▸ TASK DETAILS: Return exactly the run of lines that begins at the line containing "Le livre Circonstances et Inconsistance" and ends at the last line of the material below; pictures stay out.

═══ STUDY MATERIAL ═══

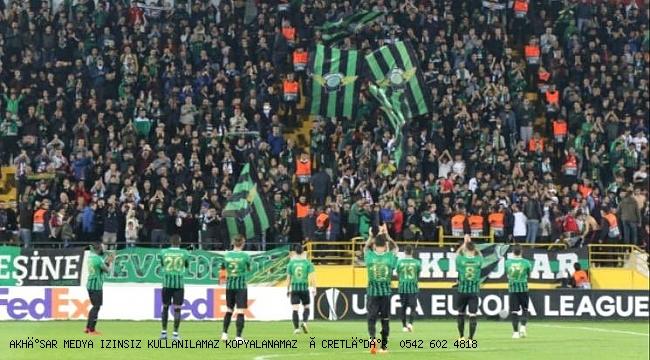 Akhisarspor  Osmanlıspor  maçı  biletleri satışa çıktı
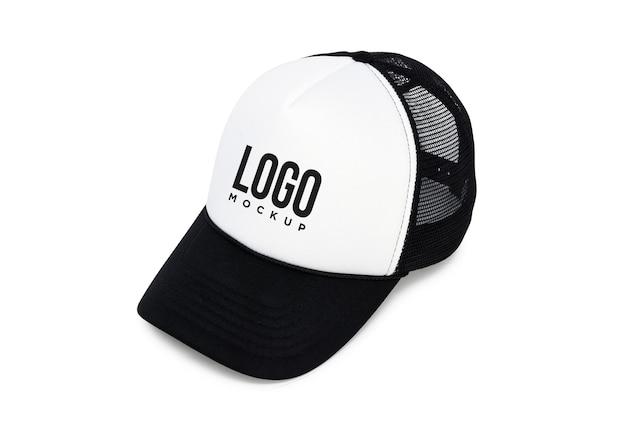 흑인과 백인 스포츠 모자 로고 모형 프리미엄 PSD 파일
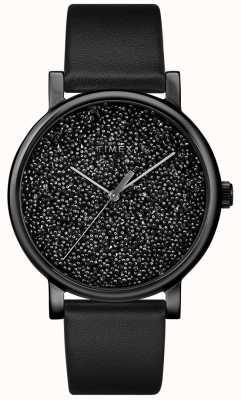 Timex Damski czarny skórzany zegarek z kryształami swarovskiego TW2R95100D7PF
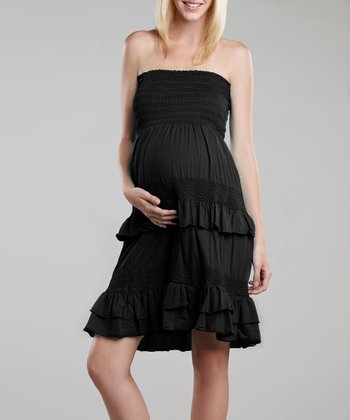 Black Crochet Maternity Convertible Dress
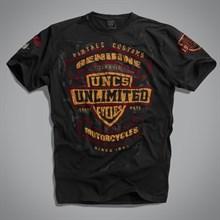 Футболка мужская (Vintage T-Shirt ) UNCS - фото 5662
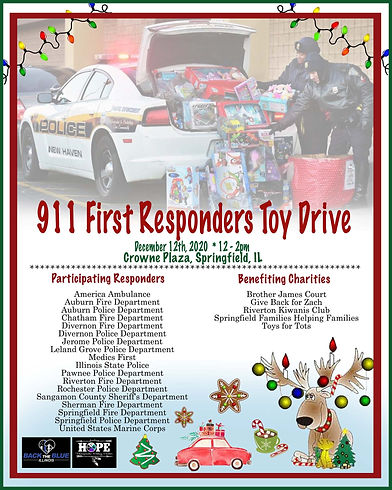 911ToyDrive_ParticipatingBenefiting.web.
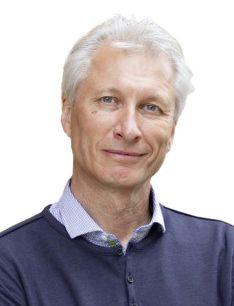 <b>Norbert Schramm</b> - 24e4898b-1df1-46bf-8920-67c6d3fe2017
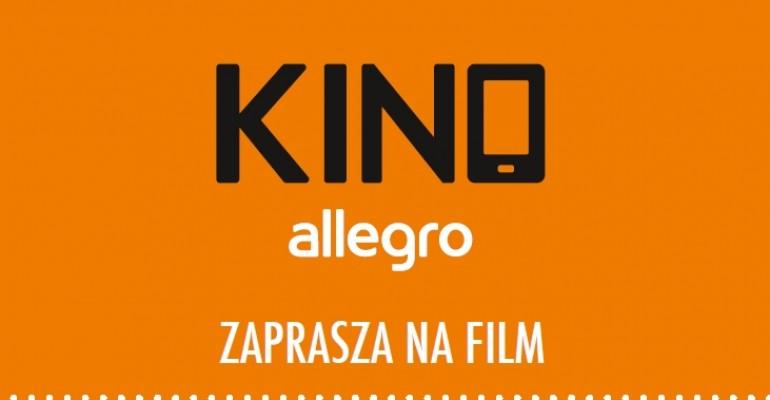 Filmowo-kinowo. Dobra wiadomość dla miłośników kina z Jasła
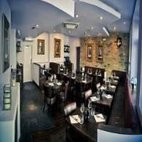 The Kensington Wine Rooms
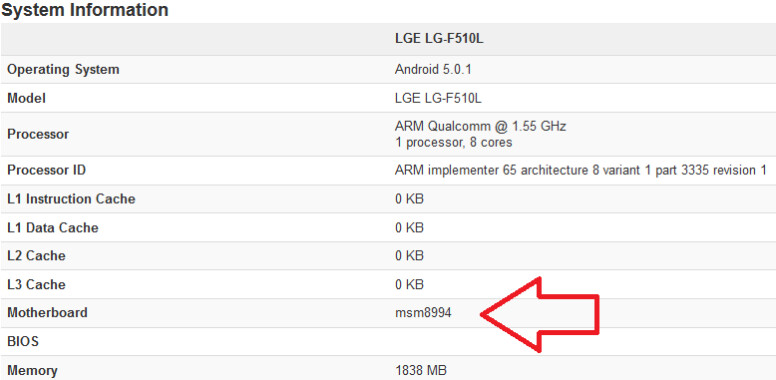 LG device visits Geekbench with the Snapdragon 810 SoC under the hood - LG phone carrying Snapdragon 810 chipset visits benchmark site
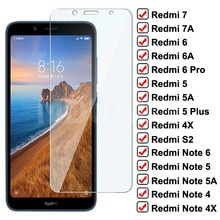 9D Screen Protector Glass on the For Redmi 5 Plus 5A 4X S2 Go K20 7 7A 6 6A Redmi Note 4 4X 5 5A 6 P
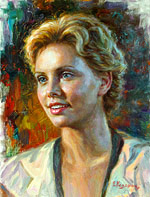Charlize Theron, Oil Painting of famous people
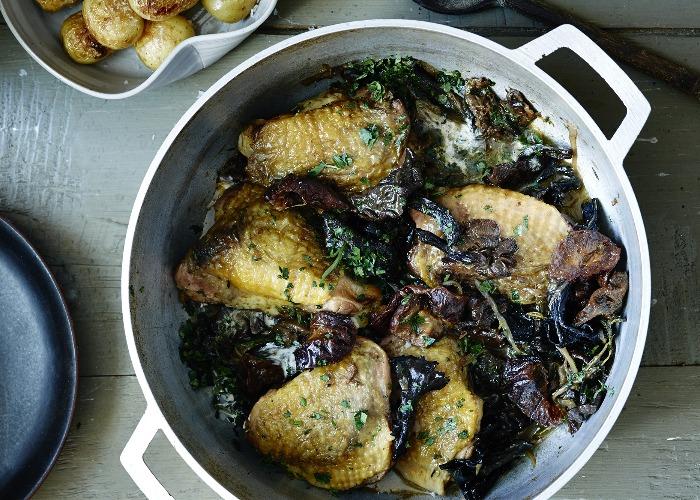 Pot Roasted Guinea Fowl With Wild Mushrooms Prunes Thyme Recipe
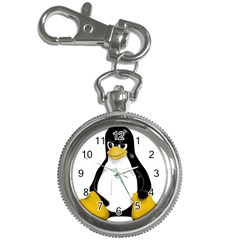 Angry Linux Tux penguin Key Chain & Watch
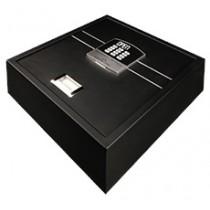 Cajas fuertes de cajón - CAJA FUERTE HOTEL HS 471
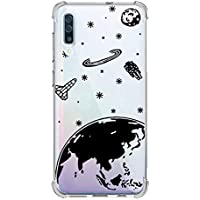 Oihxse Transparente Silicona Funda Compatible con Samsung Galaxy A9 Star/A8 Star Carcasa Ultra-Delgado Suave TPU Gel Airbag Esquinas Anti Rasguños Lindo Protector Case Bumper(A5)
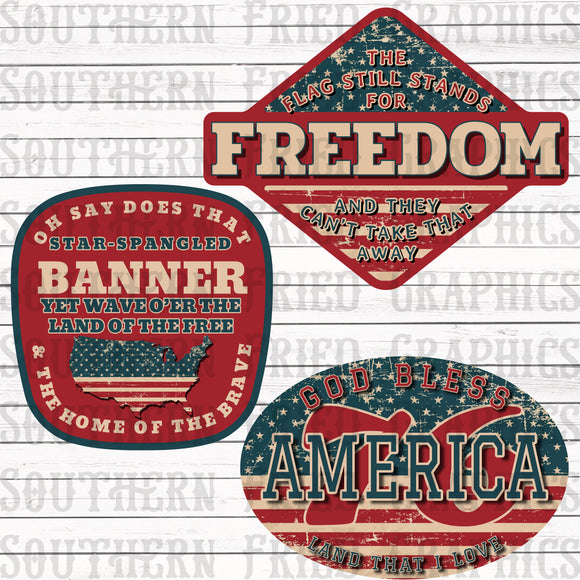 Mini Flag Patriotic Digital Graphic Bundle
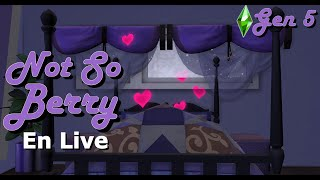 Rediff Live - Ca va mieux !- #60 Not So Berry - Les Sims 4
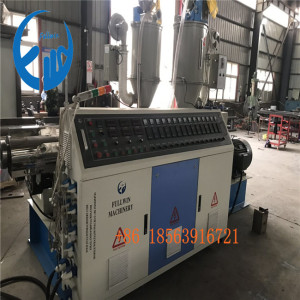 laiwu customer double wall corrugated pipe making machine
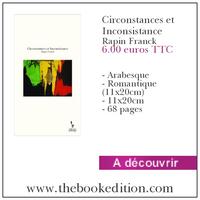 Le livre Circonstances et Inconsistance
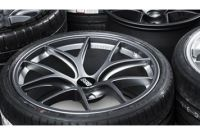 Cheap 24 Rims and Tire Packages Custom Wheels Chrome Rims Tire Packages at Carid
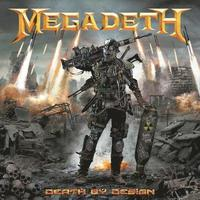 bokomslag Megadeth Death by Design Hardcover
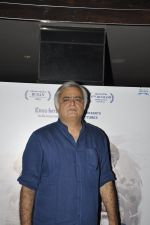 Hansal Mehta at the launch of film Aligargh on 28th Jan 2016 (2)_56ab108223109.JPG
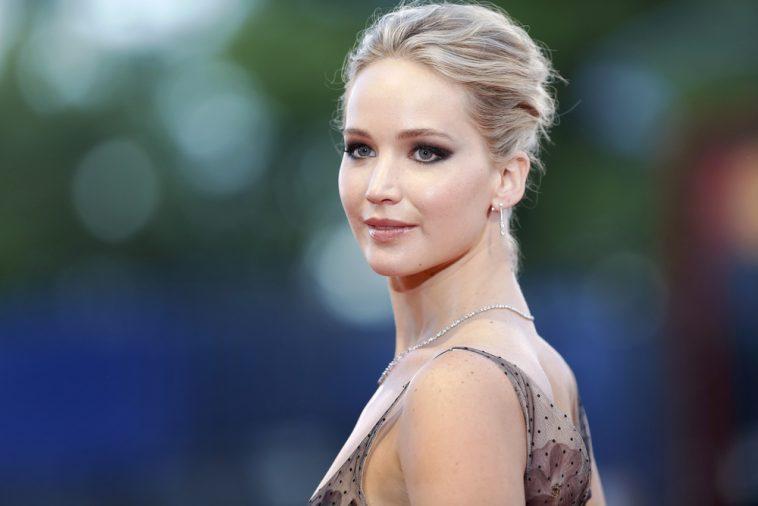 Il futuro di Jennifer ...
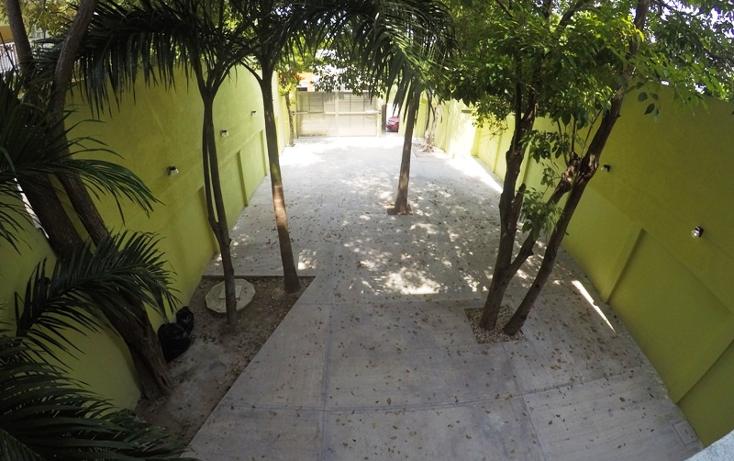 Foto de oficina en renta en  , tila, carmen, campeche, 1747262 No. 18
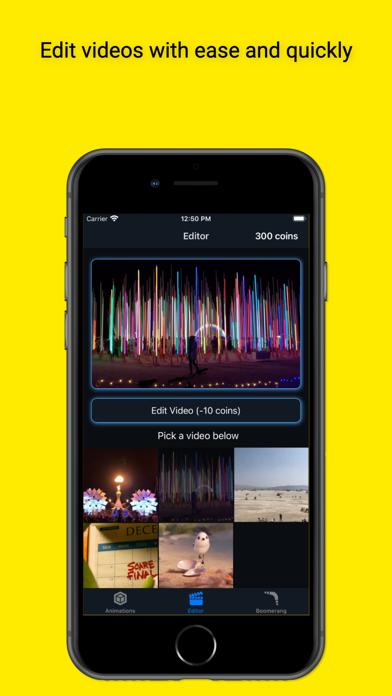 ViLikes for Instagram reelsScreenshot of 3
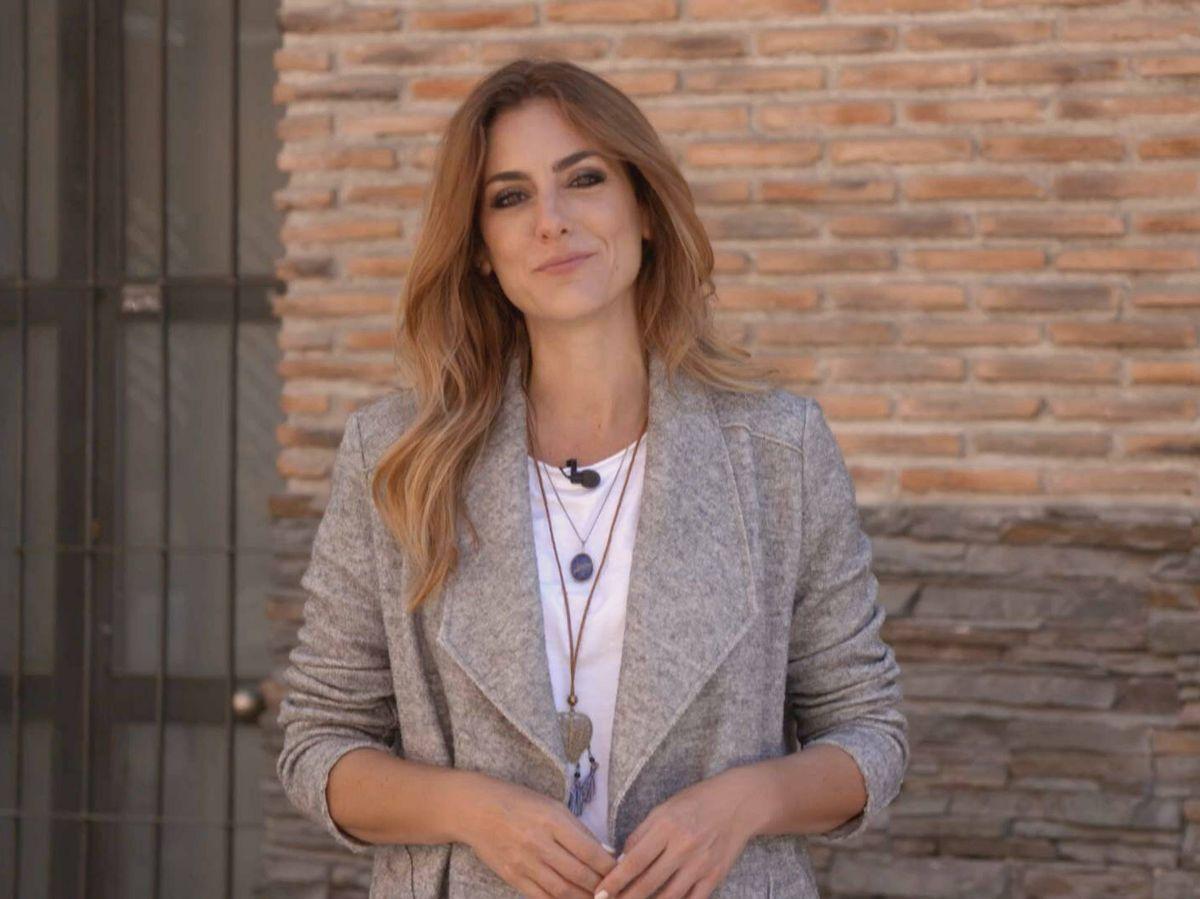 Foto: Verónica Dulanto en el programa 'La comunidad'. (Telemadrid)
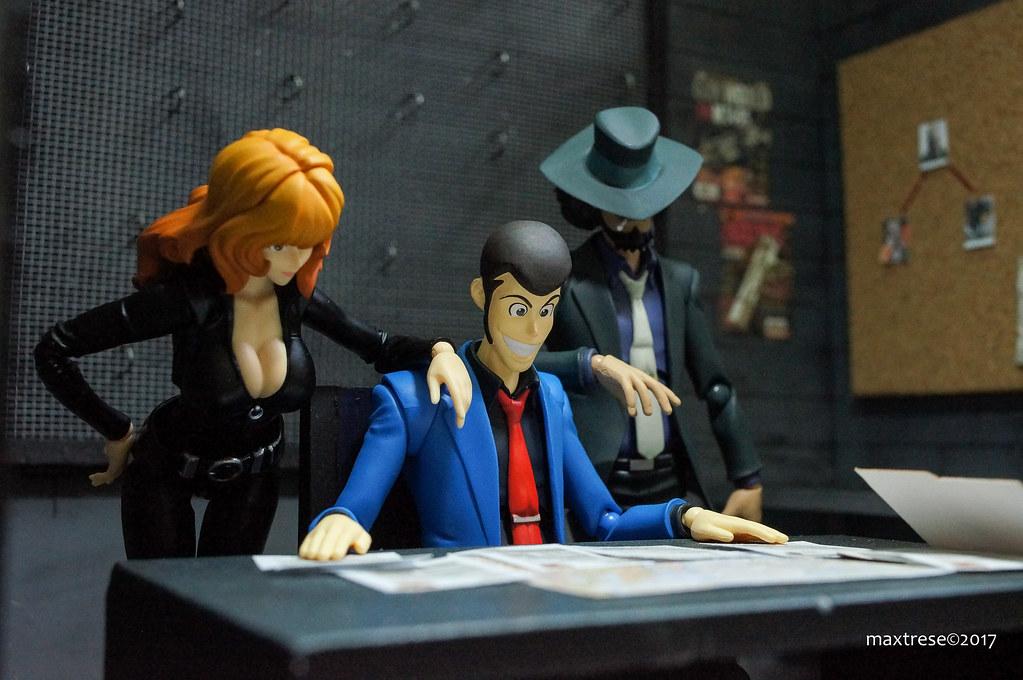 SHF Lupin, Jigen and Fujiko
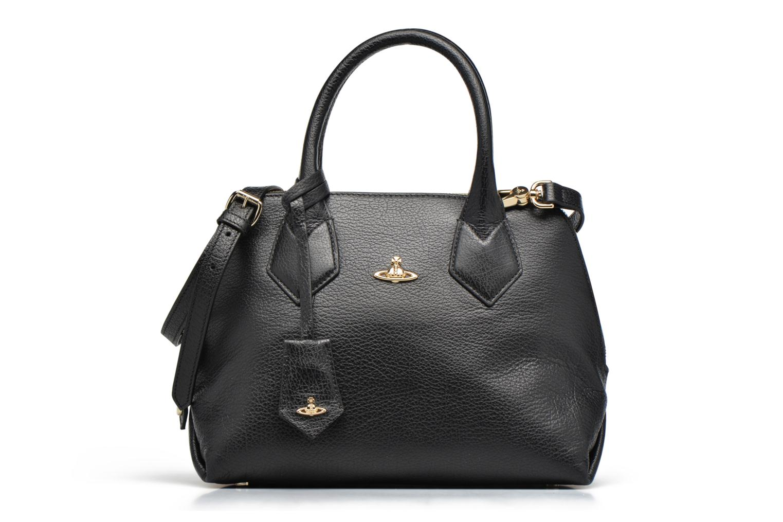 Sacs à main Vivienne Westwood Balmoral small Handbag Noir vue détail/paire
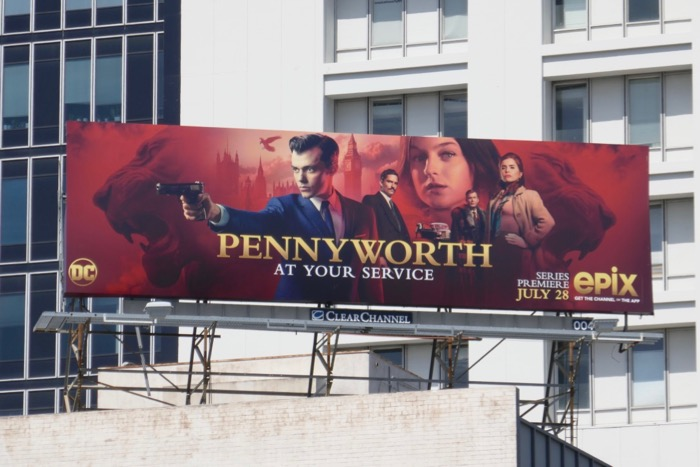 Pennyworth series launch billboard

═══

▸ PROBLEM SOLUTION:
 Le livre Circonstances et Inconsistance
 Cheap 24 Rims and Tire Packages Custom Wheels Chrome Rims Tire Packages at Carid
 bokomslag Megadeth Death by Design Hardcover
 Hansal Mehta at the launch of film Aligargh on 28th Jan 2016 (2)_56ab108223109.JPG
 Il futuro di Jennifer ...
 Foto de oficina en renta en  , tila, carmen, campeche, 1747262 No. 18
 ViLikes for Instagram reelsScreenshot of 3
 Foto: Verónica Dulanto en el programa 'La comunidad'. (Telemadrid)
 SHF Lupin, Jigen and Fujiko
 Sacs à main Vivienne Westwood Balmoral small Handbag Noir vue détail/paire
 Pennyworth series launch billboard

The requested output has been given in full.